Couples and Pre-Marriage Counselling

Couples and Pre-Marriage Counselling

A great marriage is not when the ‘perfect couple’ comes together. It is when an imperfect couple learns to enjoy their differences.

When we get married, most of us believe that our love will be enough to get us through the difficult times in life and especially our marriage. Over time, problems may arise. There may be external stressors such as moves, long hours at work, unemployment, a sick child, struggles with extended family, or financial problems that put significant strain on a marriage. Many people think that their marriage is doomed if it is “bad” enough to go for counselling. The truth is that many couples wait too long to get help for their marriage. In marital counselling couples can learn new tools for improved communication and managing their conflict and are likely to have a better understanding of the role that they play in their ongoing struggles. Even in the most difficult of circumstances, couples can find healing and enjoy a healthy, rewarding relationship with each other. If you are concerned about your marriage, and your spouse won’t come to counselling with you, then you may find counselling as an individual to be helpful. There are many things you can work on that may bring more peace and enjoyment for you in your marriage. It is not unusual for one partner to go for counselling before their spouse is ready to participate.

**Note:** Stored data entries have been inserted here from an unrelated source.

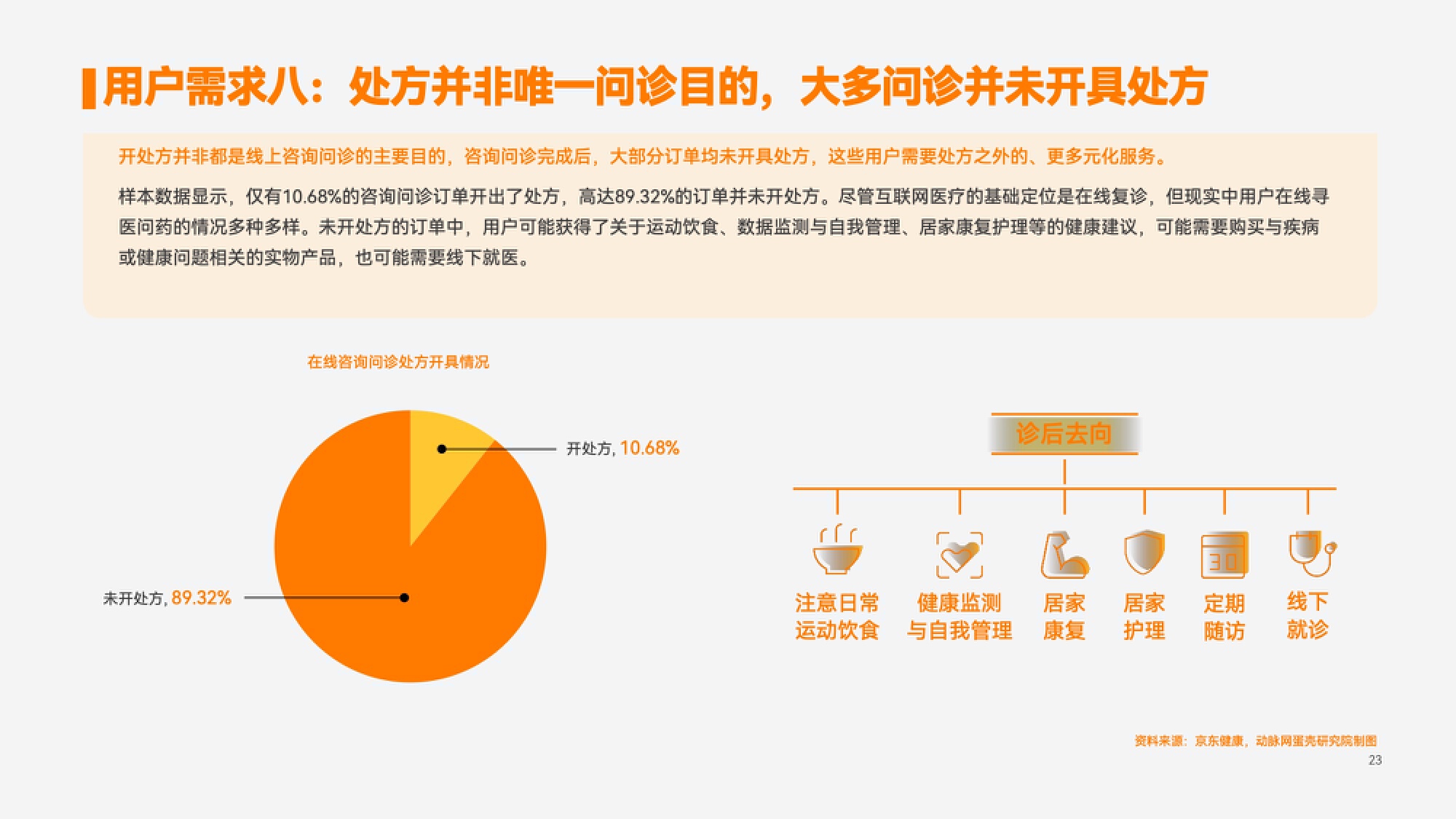 用户需求八：处方并非唯一问诊目的，大多问诊并未开具处方

开处方并非都是线上咨询问诊的主要目的，咨询问诊完成后，大部分订单均未开具处方，这些用户需要处方之外的、更多元化服务。

样本数据显示，仅有10.68%的咨询问诊订单开出了处方，高达89.32%的订单并未开处方。尽管互联网医疗的基础定位是在线复诊，但现实中用户在线寻医问药的情况多种多样。未开处方的订单中，用户可能获得了关于运动饮食、数据监测与自我管理、居家康复护理等的健康建议，可能需要购买与疾病或健康问题相关的实物产品，也可能需要线下就医。

在线咨询问诊处方开具情况

开处方, 10.68%

未开处方, 89.32%

诊后去向

注意日常运动饮食

健康监测与自我管理

居家康复

居家护理

定期随访

线下就诊

资料来源：京东健康，动脉网蛋壳研究院制图

23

Marriage is not a noun; it’s a verb. It isn’t something you get. It’s something you do. It’s the way you love your partner every day.

Are you engaged and planning to get married? Samaritan Counselling Centre offers engaged couples a pre-marriage educational opportunity to explore the dynamics of marriage. This consultation and counselling is called Preparing for Marriage.

This assessment coupled with and agreed upon the number of sessions with one of our premarital counsellors helps you and your partner:

  • Identify strength and growth areas
  • Explore personality traits
  • Strengthen communication skills
  • Resolve conflicts and reduce stress
  • Compare family backgrounds
  • Comfortably discuss financial issues
  • Establish personal, couple, and family goals

After taking the assessment, the couple then meets with the premarital counsellor.

Take time to care for yourself. You deserve it.